• _DATASET SECTION_:
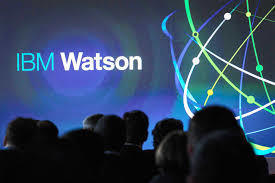 IBM Is Counting on Its Bet on Watson, and Paying Big Money for It | Vous avez dit Innovation ? | Scoop.it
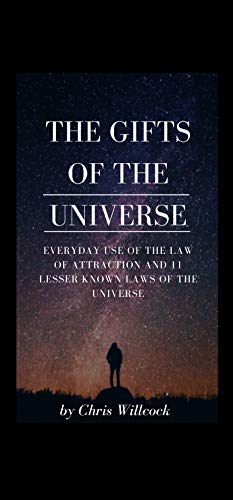 Book: The Gifts of the Universe by Chris Willcock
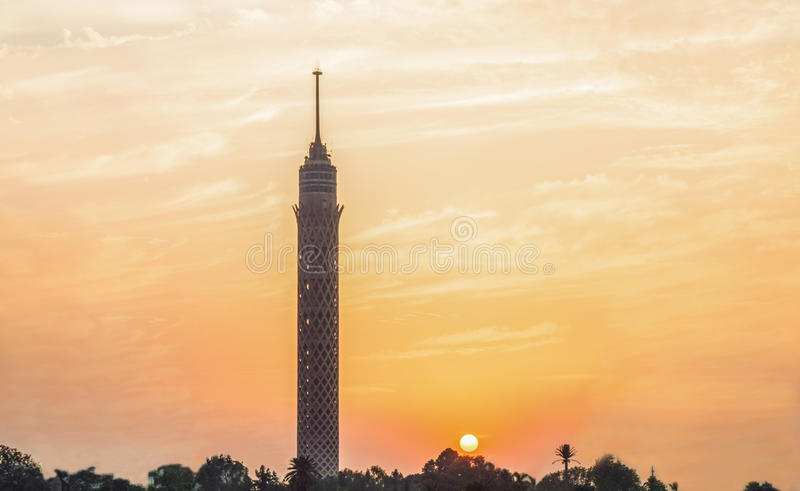 Cairo tower. Tourists usually come to ride a boat in the Nile during the golden hour stock photography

• _EXERCISE AIM_: Write out the data above exactly as it appears, but without any image.

• _ANSWER BOX_:
 IBM Is Counting on Its Bet on Watson, and Paying Big Money for It | Vous avez dit Innovation ? | Scoop.it
 Book: The Gifts of the Universe by Chris Willcock
 Cairo tower. Tourists usually come to ride a boat in the Nile during the golden hour stock photography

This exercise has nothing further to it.